The concept of sight deprivation or darkness leading to inner vision is common in oral folklore, religious-mystical experience and creative process. The Bardic tradition is one of verbal and visual images alluding to the source and purpose of creativity as an agent of regeneration and renewal.

John Purser (Sabhal Mòr Ostaig) concluded the day with Integration of Word and Image, a fascinating paper investigating the Western tradition of the illuminated manuscript and the relationship between script and ornamentation. The complexity, invention and encoding of early texts and links to other disciplines such as music, stonemasonry and dance presented by Purser are an intriguing area for future study.

This one day symposium provided a great deal to contemplate. As the original WTTW project draws to a close in 2010 it is vital that the work it has begun continues. I sincerely hope that the movement towards redefinition of the visual in Scottish culture having gained momentum over the last four years will enter a dynamic new phase. It is essential that public engagement and education are part of this development, bringing the contents of our collections and archives to a wider audience and facilitating a re-evaluation of Highland Art in terms of its broader cultural significance.

Perhaps the most potent symbol of this whole momentous process is the sculpture Crannghal by artists Will Maclean and Arthur Watson. Installed in the grounds of Sabhal Mòr Ostaig in 2006 overlooking the Sound of Sleat, what first appears as a statement of loss is creatively transformed into a vision of rebirth and renewal. The great skeletal form of a boat cast in bronze, its prow facing out to sea, immediately recalls the soul’s journey in death, a common motif in Celtic mythology.

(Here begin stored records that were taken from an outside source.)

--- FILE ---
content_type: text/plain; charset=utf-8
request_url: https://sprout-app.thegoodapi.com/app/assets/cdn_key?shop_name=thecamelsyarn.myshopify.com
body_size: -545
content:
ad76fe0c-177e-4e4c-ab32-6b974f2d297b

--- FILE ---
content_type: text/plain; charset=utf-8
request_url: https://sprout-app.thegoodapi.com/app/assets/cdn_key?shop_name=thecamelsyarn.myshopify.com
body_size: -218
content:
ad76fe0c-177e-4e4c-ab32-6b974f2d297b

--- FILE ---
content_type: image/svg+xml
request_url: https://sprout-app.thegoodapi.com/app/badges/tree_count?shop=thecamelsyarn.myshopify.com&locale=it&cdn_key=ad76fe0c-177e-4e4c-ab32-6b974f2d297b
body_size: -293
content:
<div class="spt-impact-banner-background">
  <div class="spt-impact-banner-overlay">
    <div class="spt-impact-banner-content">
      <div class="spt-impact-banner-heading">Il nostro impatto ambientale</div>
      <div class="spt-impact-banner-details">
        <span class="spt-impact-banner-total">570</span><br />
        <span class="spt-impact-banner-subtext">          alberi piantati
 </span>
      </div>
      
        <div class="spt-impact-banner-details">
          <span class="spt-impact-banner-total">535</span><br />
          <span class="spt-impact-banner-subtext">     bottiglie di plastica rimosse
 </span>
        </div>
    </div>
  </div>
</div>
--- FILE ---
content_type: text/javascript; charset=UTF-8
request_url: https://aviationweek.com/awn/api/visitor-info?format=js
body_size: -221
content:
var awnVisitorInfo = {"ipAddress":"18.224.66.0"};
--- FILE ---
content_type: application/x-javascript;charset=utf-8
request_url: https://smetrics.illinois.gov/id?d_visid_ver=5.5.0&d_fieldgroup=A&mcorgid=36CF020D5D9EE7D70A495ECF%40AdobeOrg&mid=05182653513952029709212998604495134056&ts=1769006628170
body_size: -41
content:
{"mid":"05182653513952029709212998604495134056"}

The textured patina of its ribbed structure suggests a body, residual flesh still clinging to the bones like a decaying sculptural lament. However, on closer inspection the viewer sees the form upon which the boat rests; a large base of polished marble shaped like a birth canal. Crannghal is resoundingly transcendent, the visualisation of a collective journey and of a living soul, the tools of construction in bronze lie next to the sculpture, just waiting to be picked up.